I however, am shamelessly proud to claim Peter as a dear friend and to say that morning prayers was a home for me when I was an undergraduate. I'm honored to be asked back, and I want to talk to you today about saying yes. One of the great dangers in life is that we become conservative, making compromises to protect ourselves from a life that might otherwise prove Hobbesian, nasty, brutish and short. Seeking safety, we hold back when we should say yes.

When I was a freshman, someone froze to death in Harvard Square. My friends and I heard this as a call, and our response became what is today the Harvard Square Homeless Shelter. Years ago, Scott Seider wrote a book about the shelter entitled Where Harvard Meets the Homeless.

In the book, he demonstrates that among other things, the shelter has served generations of Harvard students as a sort of social justice entrepreneurship incubator. For me, work there led to a change in my trajectory, working now with economically disadvantaged children. For my friend, Katya Fels, it led to the creation first of On the Rise, an innovative program for women, and now the Full Frame Initiative.

Our friend Ellie Lee made a movie called Repetition Compulsion that launched her career as a filmmaker. Another friend went onto a career in development in the World Bank. More recently, it inspired Sam Greenberg and Sarah Rosenkrantz to start Y2Y, the shelter for homeless youth. So many lives impacted from saying yes.

Marge Piercy ends her poem, To be of Use, with the lines, "A pitcher cries for water to carry, and a person for work that is real." Each of us must have something real to do. Again and again, holy scripture, commends those who answer when called, who immediately drop their nets and dive right in, faithful people who live out the benediction, "May you love God so much that you love nothing else too much, and may you fear God so much that you fear nothing else."

Let me end with a story about a pious man who lived by a river. One day, the river started to flood. As the waters rose, a soldier drove up in a Jeep. "Hop in," he said. "I'll take you to safety." "No, said the man. I'm trusting in Jesus." The water continued to rise. Two neighbors paddled by in a canoe. "Come aboard," they said. "No," said the man. "I'm trusting in Jesus."

Still, the water rose, and a helicopter flew by and dropped a rope ladder. "Grab on," they yelled. "We'll take you to safety." "No," yelled the man. "I'm trusting in Jesus." When the man drowned, he went to heaven, and he was sopping wet, and he stormed into Jesus' office. "I trusted in you and look what happened to me." "My child," said Jesus, "I sent you a Jeep and a canoe and a helicopter. What more do you want?" Friends, here we are, what more could we want to say yes?

Let me conclude with a familiar prayer attributed to St. Francis.
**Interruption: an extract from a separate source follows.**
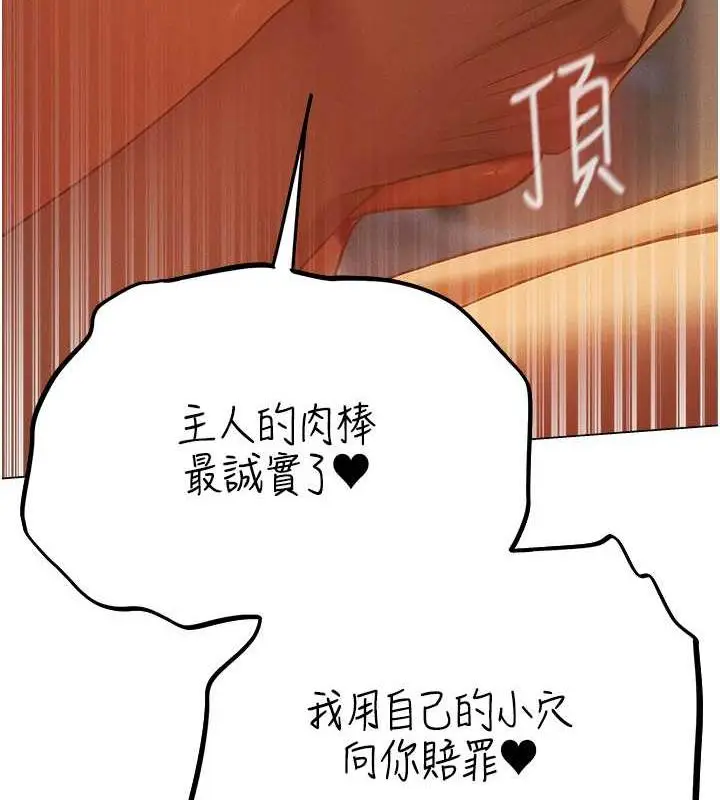 漫画《人妻猎人》第59话第58张图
Lord, make me an instrument of your peace. Where there is hatred, let me so love. Where there is injury, pardon. Where there is doubt, faith. Where there is despair, hope. Where there is darkness, light. Where there is sadness, joy. Oh divine master, grant that I may not so much seek to be consoled as to console, to be understood as to understand, to be loved as to love. For it is in giving that we receive, it is in pardoning that we are pardoned, and it is in dying that we are born to eternal life. Amen.

Now let us say together the prayer that Jesus taught: Our Father, who art in heaven, hallowed be thy name. Thy kingdom come, thy will be don on earth as it is in heaven. Give us this day our daily bread and forgive us our trespasses as we forgive those who trespass against us. And lead us not to temptation, but deliver us from evil. For thine is the kingdom and the power and the glory, forever and ever. Amen.